Quali le pratiche conseguenti rispetto a tali presupposti teorici? A mio parere, vi è bisogno di un nuovo associazionismo finalizzato a quell’obiettivo. La singola comunità immigrata dovrebbe costituirsi in organismi territoriali, legalmente riconosciuti, che non siano né sotto il protettorato delle Parrocchie né sotto quello dei partiti e non abbiano soltanto finalità assistenziali ancorché ampliate fino alla necessaria tutela giuridica (e/o finalità di svago, sportive ecc.), ma si prefiggano di incrementare nei soci la conoscenza e, direi, l’amore della cultura nativa, aprendosi nello stesso tempo al confronto con gruppi o con singole competenze capaci di rappresentare, a un livello possibilmente elevato, il patrimonio civile e culturale del paese ospitante. Direi che la reciprocità cui accennavo prima potrebbe avvalersi di alcune pratiche più duttili riguardanti, per esempio, le famiglie dei ragazzi italiani che frequentano le scuole: quelle famiglie sarebbero invitate periodicamente ad ascoltare rappresentanti qualificati delle comunità ospitate e potrebbero in tal modo acquisire di prima mano elementi di conoscenza delle identità altrui al riparo da vieti pregiudizi o da ogni “velo di ignoranza”.

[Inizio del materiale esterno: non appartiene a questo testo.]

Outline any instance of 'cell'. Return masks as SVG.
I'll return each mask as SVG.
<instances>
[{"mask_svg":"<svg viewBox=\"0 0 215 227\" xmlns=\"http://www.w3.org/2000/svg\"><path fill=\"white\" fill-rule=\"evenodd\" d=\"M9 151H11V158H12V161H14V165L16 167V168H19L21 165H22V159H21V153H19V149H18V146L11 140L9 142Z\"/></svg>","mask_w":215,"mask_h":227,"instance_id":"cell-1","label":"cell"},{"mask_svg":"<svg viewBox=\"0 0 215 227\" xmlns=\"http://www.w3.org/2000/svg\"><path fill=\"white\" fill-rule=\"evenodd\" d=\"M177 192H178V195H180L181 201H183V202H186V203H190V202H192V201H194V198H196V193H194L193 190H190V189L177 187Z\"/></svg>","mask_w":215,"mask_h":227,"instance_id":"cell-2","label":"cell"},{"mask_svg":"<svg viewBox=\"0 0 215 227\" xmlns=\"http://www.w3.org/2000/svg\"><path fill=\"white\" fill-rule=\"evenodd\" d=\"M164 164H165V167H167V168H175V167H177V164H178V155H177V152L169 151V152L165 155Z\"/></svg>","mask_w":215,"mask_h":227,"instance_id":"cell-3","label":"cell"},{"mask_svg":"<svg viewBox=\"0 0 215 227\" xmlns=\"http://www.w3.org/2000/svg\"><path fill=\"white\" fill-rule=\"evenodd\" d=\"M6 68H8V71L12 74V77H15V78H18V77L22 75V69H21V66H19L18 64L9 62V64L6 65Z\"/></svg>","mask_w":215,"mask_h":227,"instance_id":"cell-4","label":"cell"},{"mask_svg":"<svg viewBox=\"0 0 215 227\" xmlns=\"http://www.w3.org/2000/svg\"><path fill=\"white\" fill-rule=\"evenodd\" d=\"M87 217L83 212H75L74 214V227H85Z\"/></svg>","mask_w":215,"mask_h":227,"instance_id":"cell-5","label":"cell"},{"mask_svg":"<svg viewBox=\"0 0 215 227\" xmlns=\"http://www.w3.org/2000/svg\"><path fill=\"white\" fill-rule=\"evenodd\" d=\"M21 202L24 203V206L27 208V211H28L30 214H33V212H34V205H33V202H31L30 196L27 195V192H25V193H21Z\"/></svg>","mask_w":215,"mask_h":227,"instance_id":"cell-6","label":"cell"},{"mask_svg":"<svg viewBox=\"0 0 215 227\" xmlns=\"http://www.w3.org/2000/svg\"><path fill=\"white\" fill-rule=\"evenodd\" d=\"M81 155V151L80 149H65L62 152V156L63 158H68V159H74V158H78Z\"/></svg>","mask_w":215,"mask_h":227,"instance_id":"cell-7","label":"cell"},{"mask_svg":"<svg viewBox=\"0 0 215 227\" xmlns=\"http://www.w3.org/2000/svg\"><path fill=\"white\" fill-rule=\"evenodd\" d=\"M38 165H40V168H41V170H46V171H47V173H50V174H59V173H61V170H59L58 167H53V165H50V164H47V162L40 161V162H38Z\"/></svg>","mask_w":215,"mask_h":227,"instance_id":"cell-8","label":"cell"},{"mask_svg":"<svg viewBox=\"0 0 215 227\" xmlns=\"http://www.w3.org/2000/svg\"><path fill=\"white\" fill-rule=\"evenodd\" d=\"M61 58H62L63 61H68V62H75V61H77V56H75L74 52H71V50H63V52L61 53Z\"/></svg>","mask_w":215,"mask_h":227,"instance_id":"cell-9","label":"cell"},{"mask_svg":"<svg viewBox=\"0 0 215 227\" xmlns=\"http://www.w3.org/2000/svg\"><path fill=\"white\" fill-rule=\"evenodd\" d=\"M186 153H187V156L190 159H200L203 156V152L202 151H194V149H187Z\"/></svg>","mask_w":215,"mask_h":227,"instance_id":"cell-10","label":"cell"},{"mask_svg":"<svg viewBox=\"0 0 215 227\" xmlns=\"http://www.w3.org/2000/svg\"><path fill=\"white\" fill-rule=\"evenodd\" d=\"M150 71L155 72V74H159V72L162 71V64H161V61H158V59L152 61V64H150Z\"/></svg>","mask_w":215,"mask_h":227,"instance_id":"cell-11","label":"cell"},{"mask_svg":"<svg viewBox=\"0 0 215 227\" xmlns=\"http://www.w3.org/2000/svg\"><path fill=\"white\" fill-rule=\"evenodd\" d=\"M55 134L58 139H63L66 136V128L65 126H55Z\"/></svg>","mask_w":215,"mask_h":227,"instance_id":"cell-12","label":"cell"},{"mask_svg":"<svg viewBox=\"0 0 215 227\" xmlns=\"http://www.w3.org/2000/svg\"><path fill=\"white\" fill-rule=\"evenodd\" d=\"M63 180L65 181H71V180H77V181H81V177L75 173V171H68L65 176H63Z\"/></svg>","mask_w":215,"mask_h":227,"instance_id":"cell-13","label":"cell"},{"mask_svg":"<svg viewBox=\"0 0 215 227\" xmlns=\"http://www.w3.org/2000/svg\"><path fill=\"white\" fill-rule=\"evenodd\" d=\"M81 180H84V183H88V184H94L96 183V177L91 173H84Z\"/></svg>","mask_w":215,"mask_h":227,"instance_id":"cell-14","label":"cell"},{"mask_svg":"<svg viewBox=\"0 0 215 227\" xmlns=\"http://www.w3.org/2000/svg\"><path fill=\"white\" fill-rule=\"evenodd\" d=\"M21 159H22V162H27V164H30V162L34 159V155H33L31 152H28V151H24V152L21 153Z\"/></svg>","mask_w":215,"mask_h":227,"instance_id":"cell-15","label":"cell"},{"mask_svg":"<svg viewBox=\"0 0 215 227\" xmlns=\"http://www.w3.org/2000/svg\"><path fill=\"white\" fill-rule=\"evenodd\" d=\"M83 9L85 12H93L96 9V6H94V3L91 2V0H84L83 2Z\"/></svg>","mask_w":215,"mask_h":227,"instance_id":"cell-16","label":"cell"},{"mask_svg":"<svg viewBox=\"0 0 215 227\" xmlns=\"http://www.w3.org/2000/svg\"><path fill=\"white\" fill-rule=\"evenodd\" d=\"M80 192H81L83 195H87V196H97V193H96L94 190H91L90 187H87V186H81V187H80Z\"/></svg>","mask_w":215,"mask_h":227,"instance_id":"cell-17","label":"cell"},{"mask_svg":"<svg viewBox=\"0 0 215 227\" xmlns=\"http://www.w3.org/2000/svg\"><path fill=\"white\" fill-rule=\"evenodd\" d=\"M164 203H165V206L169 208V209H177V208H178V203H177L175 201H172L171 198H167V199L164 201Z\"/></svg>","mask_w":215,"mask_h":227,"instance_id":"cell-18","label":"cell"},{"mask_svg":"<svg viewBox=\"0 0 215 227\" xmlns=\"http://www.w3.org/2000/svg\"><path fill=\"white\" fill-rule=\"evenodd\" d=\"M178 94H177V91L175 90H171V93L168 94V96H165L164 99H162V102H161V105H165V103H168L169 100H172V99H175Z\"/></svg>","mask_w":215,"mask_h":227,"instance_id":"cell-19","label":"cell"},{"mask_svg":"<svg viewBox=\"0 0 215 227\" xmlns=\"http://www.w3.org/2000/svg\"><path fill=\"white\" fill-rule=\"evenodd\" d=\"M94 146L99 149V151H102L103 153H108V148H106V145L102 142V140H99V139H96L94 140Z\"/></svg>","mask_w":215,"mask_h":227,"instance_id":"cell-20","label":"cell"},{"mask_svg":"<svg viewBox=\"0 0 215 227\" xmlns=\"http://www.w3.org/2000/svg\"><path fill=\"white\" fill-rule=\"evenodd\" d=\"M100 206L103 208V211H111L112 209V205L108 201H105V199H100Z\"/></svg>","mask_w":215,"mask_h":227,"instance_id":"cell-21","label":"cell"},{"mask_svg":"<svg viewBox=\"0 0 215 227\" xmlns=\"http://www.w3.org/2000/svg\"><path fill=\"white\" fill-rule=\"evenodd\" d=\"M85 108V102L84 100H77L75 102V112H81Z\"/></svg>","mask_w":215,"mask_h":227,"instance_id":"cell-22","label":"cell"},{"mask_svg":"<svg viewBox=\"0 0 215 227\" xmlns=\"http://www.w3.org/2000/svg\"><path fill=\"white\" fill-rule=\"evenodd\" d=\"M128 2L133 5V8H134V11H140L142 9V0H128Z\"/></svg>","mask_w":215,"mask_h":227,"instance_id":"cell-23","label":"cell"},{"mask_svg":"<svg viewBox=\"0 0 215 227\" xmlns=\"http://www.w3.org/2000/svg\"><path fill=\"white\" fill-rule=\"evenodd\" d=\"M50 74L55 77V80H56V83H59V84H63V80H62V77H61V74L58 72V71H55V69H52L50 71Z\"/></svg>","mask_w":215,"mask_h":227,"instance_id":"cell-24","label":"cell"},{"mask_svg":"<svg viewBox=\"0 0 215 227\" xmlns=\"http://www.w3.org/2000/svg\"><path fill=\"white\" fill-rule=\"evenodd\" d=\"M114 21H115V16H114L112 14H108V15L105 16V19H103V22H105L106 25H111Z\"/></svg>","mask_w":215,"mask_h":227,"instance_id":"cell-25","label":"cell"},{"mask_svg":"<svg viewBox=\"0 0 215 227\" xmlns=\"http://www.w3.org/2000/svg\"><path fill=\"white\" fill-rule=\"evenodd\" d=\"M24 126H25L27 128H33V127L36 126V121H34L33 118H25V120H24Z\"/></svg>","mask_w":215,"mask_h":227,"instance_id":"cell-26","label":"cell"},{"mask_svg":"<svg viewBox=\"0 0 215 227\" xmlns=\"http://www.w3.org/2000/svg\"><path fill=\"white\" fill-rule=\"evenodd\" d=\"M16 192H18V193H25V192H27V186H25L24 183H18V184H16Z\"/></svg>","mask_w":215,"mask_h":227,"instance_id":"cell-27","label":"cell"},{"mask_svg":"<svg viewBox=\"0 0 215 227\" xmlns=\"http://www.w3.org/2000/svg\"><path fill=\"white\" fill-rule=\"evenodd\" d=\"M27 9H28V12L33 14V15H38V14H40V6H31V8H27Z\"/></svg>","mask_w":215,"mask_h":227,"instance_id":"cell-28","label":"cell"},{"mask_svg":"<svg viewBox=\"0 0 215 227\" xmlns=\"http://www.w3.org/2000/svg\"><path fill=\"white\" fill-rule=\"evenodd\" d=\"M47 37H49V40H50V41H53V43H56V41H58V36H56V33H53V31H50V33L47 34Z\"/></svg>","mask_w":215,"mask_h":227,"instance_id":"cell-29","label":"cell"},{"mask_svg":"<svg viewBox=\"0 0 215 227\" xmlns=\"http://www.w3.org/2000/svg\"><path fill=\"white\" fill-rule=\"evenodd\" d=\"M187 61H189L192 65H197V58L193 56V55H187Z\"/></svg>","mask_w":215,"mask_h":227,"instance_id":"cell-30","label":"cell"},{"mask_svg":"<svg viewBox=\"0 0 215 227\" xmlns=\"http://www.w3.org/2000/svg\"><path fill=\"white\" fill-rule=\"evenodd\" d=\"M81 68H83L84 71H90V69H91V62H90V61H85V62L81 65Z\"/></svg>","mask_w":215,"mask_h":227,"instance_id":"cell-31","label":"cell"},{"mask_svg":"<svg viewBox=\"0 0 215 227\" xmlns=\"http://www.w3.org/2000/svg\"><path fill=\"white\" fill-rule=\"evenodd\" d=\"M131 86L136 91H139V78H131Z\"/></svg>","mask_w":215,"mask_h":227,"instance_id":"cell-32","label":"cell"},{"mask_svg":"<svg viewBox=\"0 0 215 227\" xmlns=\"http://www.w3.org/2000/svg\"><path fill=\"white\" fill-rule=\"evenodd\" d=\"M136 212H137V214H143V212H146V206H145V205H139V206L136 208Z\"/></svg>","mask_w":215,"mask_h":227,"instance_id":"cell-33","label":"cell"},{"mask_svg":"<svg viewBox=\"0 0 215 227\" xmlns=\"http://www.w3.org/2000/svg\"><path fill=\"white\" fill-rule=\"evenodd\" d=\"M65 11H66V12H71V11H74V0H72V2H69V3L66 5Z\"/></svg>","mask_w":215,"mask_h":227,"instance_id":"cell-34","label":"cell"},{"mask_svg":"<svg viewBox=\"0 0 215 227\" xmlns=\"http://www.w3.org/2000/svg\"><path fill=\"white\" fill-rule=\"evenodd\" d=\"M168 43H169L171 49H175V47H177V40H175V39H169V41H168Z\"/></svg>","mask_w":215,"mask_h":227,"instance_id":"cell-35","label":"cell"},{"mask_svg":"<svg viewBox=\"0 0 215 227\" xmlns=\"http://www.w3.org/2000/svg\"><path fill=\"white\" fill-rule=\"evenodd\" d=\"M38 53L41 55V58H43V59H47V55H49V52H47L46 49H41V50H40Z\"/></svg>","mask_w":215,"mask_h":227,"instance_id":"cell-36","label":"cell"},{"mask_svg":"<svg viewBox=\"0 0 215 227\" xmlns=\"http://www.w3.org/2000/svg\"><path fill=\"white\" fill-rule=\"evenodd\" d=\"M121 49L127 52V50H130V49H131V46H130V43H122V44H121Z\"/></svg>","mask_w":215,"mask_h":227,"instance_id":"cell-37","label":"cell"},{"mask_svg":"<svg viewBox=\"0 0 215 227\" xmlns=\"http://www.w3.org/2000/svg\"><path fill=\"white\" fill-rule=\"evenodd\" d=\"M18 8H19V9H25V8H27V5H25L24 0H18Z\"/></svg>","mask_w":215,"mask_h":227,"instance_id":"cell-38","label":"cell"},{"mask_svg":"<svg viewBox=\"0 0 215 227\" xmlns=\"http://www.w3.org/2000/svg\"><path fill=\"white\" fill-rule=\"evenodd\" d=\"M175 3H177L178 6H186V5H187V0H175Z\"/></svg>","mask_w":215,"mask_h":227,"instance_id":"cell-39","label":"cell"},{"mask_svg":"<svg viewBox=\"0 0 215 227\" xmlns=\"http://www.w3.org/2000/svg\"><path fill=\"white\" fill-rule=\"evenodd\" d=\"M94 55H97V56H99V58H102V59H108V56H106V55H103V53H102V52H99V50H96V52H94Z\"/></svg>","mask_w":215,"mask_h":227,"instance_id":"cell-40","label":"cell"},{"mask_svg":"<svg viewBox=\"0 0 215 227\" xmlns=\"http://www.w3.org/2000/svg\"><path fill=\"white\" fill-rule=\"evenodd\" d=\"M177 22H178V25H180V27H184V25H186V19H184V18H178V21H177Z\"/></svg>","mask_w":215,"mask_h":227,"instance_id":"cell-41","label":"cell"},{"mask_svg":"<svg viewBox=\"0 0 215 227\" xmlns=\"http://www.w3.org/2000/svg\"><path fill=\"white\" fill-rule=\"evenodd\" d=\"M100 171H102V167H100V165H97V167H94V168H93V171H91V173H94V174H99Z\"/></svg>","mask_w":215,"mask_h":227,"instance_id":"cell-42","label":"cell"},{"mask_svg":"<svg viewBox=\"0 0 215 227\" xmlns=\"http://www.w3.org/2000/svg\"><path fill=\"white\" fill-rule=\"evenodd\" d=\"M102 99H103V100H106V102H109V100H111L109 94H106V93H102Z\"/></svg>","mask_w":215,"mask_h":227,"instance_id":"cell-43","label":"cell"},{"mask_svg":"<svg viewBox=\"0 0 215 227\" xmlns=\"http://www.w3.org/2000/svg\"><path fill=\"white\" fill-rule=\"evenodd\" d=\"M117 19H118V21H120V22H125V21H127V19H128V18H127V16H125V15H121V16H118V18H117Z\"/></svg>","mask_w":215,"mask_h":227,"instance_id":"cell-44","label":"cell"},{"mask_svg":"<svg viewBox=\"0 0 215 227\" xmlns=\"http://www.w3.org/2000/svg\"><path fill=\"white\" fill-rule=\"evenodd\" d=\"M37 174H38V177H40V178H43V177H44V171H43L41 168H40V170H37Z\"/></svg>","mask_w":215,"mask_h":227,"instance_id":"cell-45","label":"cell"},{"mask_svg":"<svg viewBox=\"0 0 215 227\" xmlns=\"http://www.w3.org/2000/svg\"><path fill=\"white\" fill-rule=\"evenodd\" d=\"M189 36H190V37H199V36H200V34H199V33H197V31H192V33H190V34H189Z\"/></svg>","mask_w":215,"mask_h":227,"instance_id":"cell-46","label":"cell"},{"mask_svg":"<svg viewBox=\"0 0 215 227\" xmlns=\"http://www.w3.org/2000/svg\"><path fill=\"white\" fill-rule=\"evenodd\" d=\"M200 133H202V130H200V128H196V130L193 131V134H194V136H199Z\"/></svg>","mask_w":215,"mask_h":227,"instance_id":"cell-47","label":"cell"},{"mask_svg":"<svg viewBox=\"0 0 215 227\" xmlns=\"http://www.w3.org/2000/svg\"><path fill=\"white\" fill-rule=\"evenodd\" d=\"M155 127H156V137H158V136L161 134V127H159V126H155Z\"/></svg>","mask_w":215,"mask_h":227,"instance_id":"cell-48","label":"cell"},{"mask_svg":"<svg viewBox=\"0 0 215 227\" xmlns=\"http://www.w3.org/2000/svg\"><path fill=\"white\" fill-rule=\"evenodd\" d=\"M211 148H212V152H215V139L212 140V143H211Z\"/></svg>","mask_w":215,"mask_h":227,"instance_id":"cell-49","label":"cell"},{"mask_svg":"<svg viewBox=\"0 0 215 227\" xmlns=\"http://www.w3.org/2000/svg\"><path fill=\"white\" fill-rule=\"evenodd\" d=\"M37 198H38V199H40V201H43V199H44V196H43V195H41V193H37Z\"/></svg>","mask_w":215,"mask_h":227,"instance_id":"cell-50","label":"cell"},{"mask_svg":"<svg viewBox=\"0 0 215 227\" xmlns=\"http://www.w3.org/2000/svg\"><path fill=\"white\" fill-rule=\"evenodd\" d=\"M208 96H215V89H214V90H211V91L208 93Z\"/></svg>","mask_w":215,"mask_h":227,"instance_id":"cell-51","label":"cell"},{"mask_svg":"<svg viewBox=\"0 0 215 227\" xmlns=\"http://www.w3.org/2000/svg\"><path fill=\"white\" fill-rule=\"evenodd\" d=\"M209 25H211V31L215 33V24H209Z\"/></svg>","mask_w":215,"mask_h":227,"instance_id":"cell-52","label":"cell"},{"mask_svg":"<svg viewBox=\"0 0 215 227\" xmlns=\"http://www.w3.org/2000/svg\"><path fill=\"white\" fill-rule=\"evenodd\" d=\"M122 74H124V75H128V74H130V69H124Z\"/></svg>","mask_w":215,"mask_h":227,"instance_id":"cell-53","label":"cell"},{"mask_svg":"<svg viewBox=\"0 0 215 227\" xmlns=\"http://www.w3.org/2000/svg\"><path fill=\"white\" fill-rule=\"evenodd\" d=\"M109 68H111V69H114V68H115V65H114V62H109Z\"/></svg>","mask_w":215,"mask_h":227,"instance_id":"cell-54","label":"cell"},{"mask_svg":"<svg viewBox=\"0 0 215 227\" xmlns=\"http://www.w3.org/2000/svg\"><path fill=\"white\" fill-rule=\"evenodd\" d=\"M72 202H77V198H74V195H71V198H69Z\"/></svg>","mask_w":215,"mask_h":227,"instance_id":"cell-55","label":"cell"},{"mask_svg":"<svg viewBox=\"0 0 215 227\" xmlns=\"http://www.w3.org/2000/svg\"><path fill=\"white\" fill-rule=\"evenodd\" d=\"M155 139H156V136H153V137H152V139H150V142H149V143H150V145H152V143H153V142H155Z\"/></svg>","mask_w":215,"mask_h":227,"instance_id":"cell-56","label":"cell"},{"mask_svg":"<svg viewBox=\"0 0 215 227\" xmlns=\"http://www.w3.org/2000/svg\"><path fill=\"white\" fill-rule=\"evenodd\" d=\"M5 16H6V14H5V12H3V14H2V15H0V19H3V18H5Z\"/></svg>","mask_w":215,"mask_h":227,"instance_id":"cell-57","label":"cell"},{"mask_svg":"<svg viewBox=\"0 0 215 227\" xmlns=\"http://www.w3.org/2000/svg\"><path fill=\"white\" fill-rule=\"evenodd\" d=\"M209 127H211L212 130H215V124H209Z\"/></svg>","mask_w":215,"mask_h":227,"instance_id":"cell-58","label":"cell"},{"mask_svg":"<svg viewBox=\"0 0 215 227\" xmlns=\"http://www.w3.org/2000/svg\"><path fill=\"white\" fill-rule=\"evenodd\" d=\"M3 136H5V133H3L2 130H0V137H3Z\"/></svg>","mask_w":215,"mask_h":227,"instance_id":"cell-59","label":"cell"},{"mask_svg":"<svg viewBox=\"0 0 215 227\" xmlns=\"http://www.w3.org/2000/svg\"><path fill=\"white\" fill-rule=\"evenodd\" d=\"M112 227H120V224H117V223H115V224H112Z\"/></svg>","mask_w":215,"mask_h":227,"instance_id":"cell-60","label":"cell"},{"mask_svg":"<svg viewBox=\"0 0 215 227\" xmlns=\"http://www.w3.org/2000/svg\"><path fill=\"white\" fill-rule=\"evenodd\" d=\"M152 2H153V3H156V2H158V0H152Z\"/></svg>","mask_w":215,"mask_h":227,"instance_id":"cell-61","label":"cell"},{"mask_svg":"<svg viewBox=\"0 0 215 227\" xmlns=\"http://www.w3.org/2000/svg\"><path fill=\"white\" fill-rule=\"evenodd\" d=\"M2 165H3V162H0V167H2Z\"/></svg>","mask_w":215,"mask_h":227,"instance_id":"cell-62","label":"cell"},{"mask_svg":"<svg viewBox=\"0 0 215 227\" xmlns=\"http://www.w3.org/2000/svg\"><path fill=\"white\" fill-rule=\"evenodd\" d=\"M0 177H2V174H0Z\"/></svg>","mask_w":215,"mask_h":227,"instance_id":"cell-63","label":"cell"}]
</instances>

Ho accennato, nell’iniziare questi ragionamenti, alla critica parallela, che nel libro di Leghissa è presentata, dei Cultural Studies e dei Gender Studies.

Mi limito qui a osservare che, anche nel rapporto tra i sessi, vi è stato un passaggio storico significativo: il passaggio da una lunga epoca più accentuatamente patriarcale, nella quale gli uomini, la cui vita attiva si svolgeva principalmente fuori casa, entravano o rientravano in casa da padroni e come colonizzatori nei confronti delle donne, a una fase più recente nella quale si avverte un’apparente inversione, perché le donne, in numero crescente, “migrano” nei luoghi di lavoro che erano e sono appannaggio precipuo degli uomini, ma vi si introducono (appunto) come “migranti”, cioè conservando nella maggior parte dei casi uno statuto, e talvolta anche un complesso, di inferiorità. Aggiungo che vale anche per la questione sessuale il criterio della gramsciana doppia sintesi virtuosa: la “differenza” dovrà approdare, non a un nuovo dualismo metafisico o meta-psichico o meta-biologistico, ma alla reciproca accoglienza nella pari dignità del femminile e del maschile.

La doppia sintesi virtuosa è anche nei voti dell’ambientalismo intelligente. Il rapporto tra gli umani e la natura, “snaturato”, specialmente dal tardo capitalismo, in un distruttivo e auto-distruttivo rapporto di dominio, dovrebbe invece dar luogo alle due distinte sintesi alle quali pensava il giovane Marx: “umanizzazione della natura e naturalizzazione degli umani”. Il comunismo di fine XXI secolo darà attuazione alla formula giovane-marxiana, conferendo lo statuto di beni comuni su scala planetaria, pianificati e garantiti in forme di autogoverno civile, ai frutti della ricerca scientifica o culturale in genere, da un lato, e alle più vitali risorse naturali, sull’altro versante?

Per la lotta di classe, invece, non può esservi una reale riconciliazione. Essa è lotta tra opposti antagonistici. Vi può essere una tentata sintesi conservatrice (la gramsciana “rivoluzione passiva”) o una sintesi rivoluzionaria a pieno titolo. O l’una o l’altra. Le due sintesi non possono “stare insieme”.